## Required action
If a line in the data holds "epsilonScheme", copy that line out in full.

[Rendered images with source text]
····················
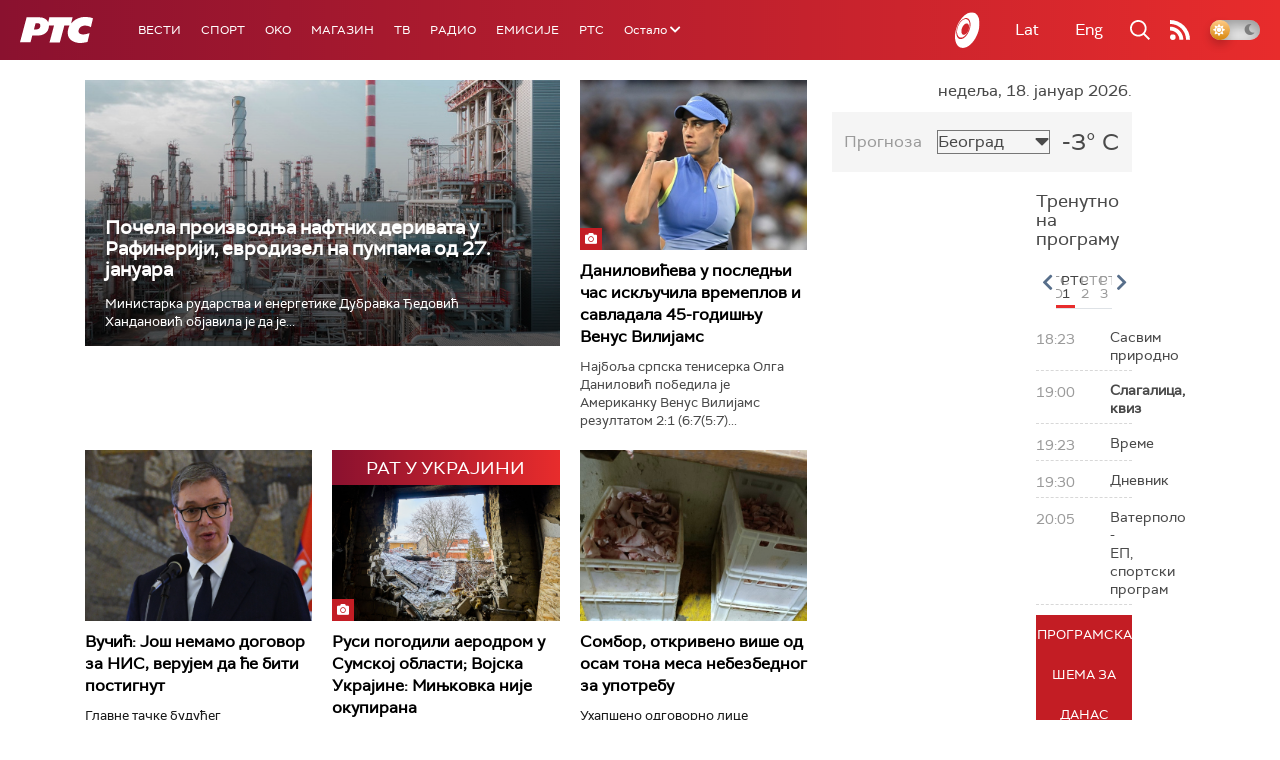

--- FILE ---
content_type: text/html;charset=UTF-8
request_url: https://www.rts.rs/ajax/epsilonScheme.jsp?itemId=&name=rts1
body_size: 382
content:






<div id="programList">
    
        <div class="programRow">
            <div class="time ColorOstalo">
                <span>18:23</span>
            </div>
            <div class="name ">
                
                
                    <span style="">Сасвим природно</span>
                
            </div>
        </div>
    
        <div class="programRow">
            <div class="time ColorOstalo">
                <span>19:00</span>
            </div>
            <div class="name current">
                
                
                    <span style="">Слагалица, квиз</span>
                
            </div>
        </div>
    
        <div class="programRow">
            <div class="time ColorOstalo">
                <span>19:23</span>
            </div>
            <div class="name ">
                
                
                    <span style="">Време</span>
                
            </div>
        </div>
    
        <div class="programRow">
            <div class="time ColorOstalo">
                <span>19:30</span>
            </div>
            <div class="name ">
                
                
                    <span style="">Дневник</span>
                
            </div>
        </div>
    
        <div class="programRow">
            <div class="time ColorOstalo">
                <span>20:05</span>
            </div>
            <div class="name ">
                
                
                    <span style="">Ватерполо - ЕП, спортски програм</span>
                
            </div>
        </div>
    
</div>

<div class="programListFull">
    <a href="/tv/rts1/broadcast.html"> 
        Програмска шема за данас
    </a>
</div>

--- FILE ---
content_type: text/html;charset=UTF-8
request_url: https://www.rts.rs/ajax/epsilonScheme.jsp?itemId=&name=rts-drama
body_size: 543
content:






<div id="programList">
    
        <div class="programRow">
            <div class="time ColorOstalo">
                <span>18:51</span>
            </div>
            <div class="name current">
                
                    <a href="/tv/rts-drama/5857019/vojna-akademija-15-epizoda.html">
                        <span style="">Војна академија, 15. епизода</span>
                    </a>
                
                
            </div>
        </div>
    
        <div class="programRow">
            <div class="time ColorOstalo">
                <span>19:40</span>
            </div>
            <div class="name ">
                
                    <a href="/tv/rts-drama/5857058/juzni-vetar-6-14.html">
                        <span style="">Јужни ветар, 6-14</span>
                    </a>
                
                
            </div>
        </div>
    
        <div class="programRow">
            <div class="time ColorOstalo">
                <span>20:36</span>
            </div>
            <div class="name ">
                
                    <a href="/tv/rts-drama/5857063/juzni-vetar-7-14.html">
                        <span style="">Јужни ветар, 7-14</span>
                    </a>
                
                
            </div>
        </div>
    
        <div class="programRow">
            <div class="time ColorOstalo">
                <span>21:33</span>
            </div>
            <div class="name ">
                
                    <a href="/tv/rts-drama/5858070/policajac-sa-petlovog-brda-1-12.html">
                        <span style="">Полицајац са Петловог брда, 1-12</span>
                    </a>
                
                
            </div>
        </div>
    
        <div class="programRow">
            <div class="time ColorOstalo">
                <span>22:17</span>
            </div>
            <div class="name ">
                
                    <a href="/tv/rts-drama/5857937/miris-kise-na-balkanu-4-14.html">
                        <span style="">Мирис кише на Балкану, 4-14</span>
                    </a>
                
                
            </div>
        </div>
    
</div>

<div class="programListFull">
    <a href="/tv/rts-drama/broadcast.html"> 
        Програмска шема за данас
    </a>
</div>

--- FILE ---
content_type: text/html;charset=UTF-8
request_url: https://www.rts.rs/ajax/epsilonScheme.jsp?itemId=&name=radio-beograd-1
body_size: 508
content:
····················
## Result of the task
request_url: https://www.rts.rs/ajax/epsilonScheme.jsp?itemId=&name=rts1
request_url: https://www.rts.rs/ajax/epsilonScheme.jsp?itemId=&name=rts-drama
request_url: https://www.rts.rs/ajax/epsilonScheme.jsp?itemId=&name=radio-beograd-1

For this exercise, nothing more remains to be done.